Alors, l’intérêt des DCR est que l’usage du numérique par les enseignants se développe dans leur travail en amont de la classe comme dans leur travail avec leurs élèves. Dans notre recherche, quand nous parlons des ressources numériques, nous nous intéressons aux DCR aussi bien qu’aux technologies digitales. Nous sommes intéressée par les usages des technologies parce que, même s’ils ne nous donnent pas une vision centrée sur le contenu enseigné, ils nous donnent des indices du travail documentaire des enseignants. Nous

56

pouvons donner l’exemple des outils de partage de données, qui vont pouvoir nous montrer des caractéristiques de la pratique de l’enseignant comme la création collective des ressources. Donc, notre identification de ressources numériques sera la plus large possible. Nous sommes consciente de la quantité des ressources qui peuvent être utilisées pour l’enseignement de mathématiques (sites web, logiciels, plateformes, réseaux sociaux, matériels, vidéo, etc...), alors nous ne cherchons pas à identifier toutes les ressources utilisées par un enseignant, mais nous cherchons des ressources qui se démarquent à partir de ce qui est présenté par les enseignants eux-mêmes. D’ailleurs, devant cette diversité nous ne proposons pas des catégories a priori pour l’analyse de nos données, mais une catégorisation basée sur nos données qui sera présentée dans notre cadre méthodologique.

De façon générale, les ressources numériques ont ouvert de nouvelles possibilités pour le travail documentaire des enseignants.

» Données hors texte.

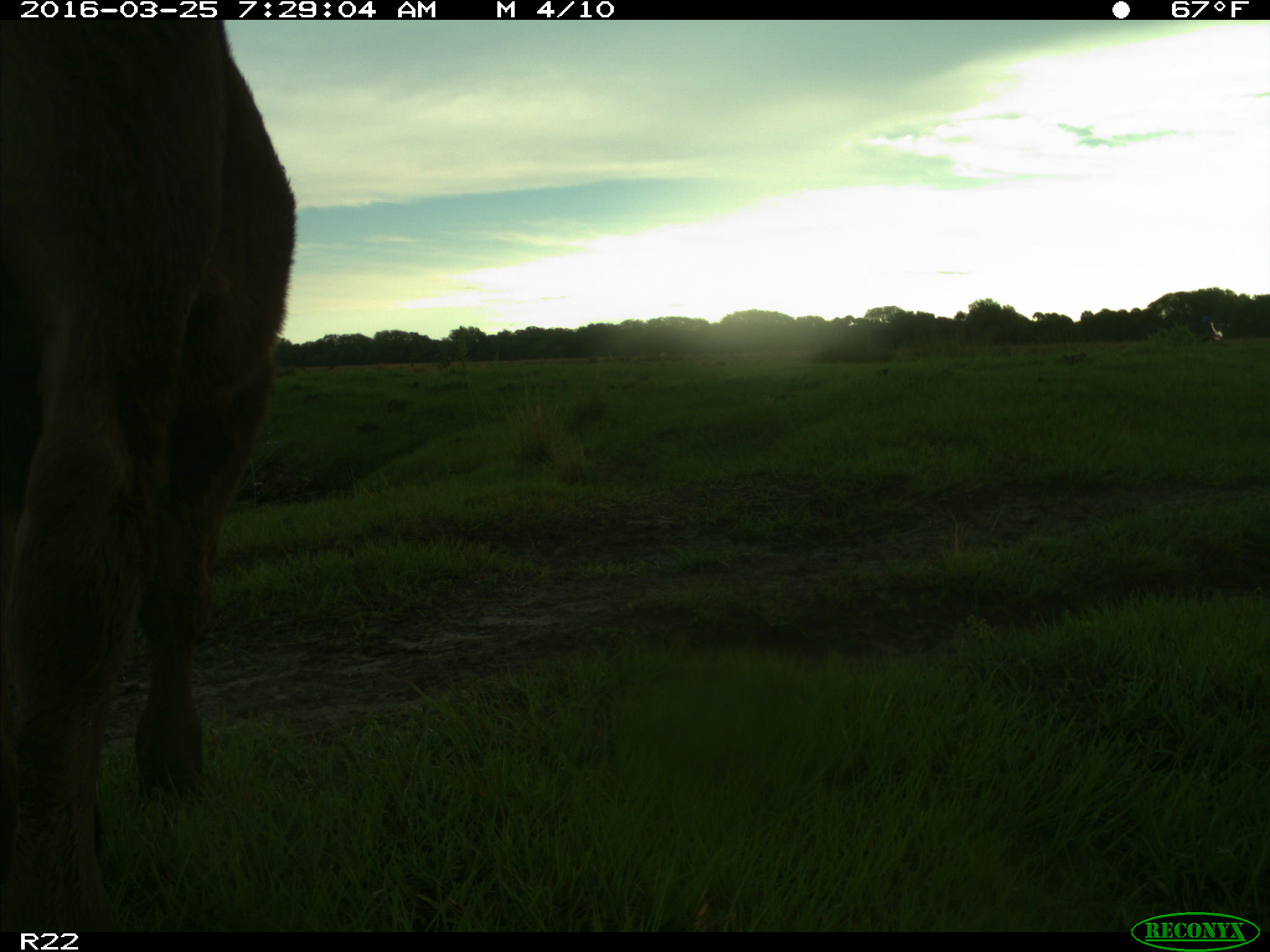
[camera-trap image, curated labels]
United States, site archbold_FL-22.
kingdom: Animalia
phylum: Chordata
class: Mammalia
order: Artiodactyla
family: Bovidae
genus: Bos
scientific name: Bos taurus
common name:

Elles ont ouvert aussi de nouvelles possibilités d’interaction avec les autres acteurs de l’enseignement. Ainsi, la dimension collective de ce travail documentaire est au cœur du développement professionnel des enseignants que nous traitons dans la section suivante.

2.2.4 Synthèse

Nous avons présenté dans ce chapitre des considérations théoriques qui sont au cœur de la conceptualisation de la trajectoire documentaire et de l’expérience documentaire (§ 2.5.3). D’abord, nous avons présenté le cadre de la théorie de l’instrumentation proposé par Rabardel (§ 2.2.1) qui nous permet de comprendre que les artefacts ne sont pas neutres dans l’activité du sujet. Le sujet transforme l’artefact en instrument pour son activité, mais aussi l’artefact transforme l’activité du sujet. Cette relation est le point de départ de la conceptualisation que nous proposons ici. Ensuite, Gueudet et Trouche (§ 2.2.2) ont mis en lumière le travail documentaire des enseignants dans le cœur de leur activité. Parmi les concepts mobilisés dans l’approche documentaire de la didactique, nous empruntons les concepts de travail documentaire, ressources, schème, système de ressources, instrumentation, instrumentalisation et genèse documentaire. Nous avons clôturé cette section (§ 2.2.3) par un focus sur le concept de système de ressources, puisque nous cherchons à analyser les transformations dans le travail documentaire des enseignants au fil du temps par les transformations de son système de ressources.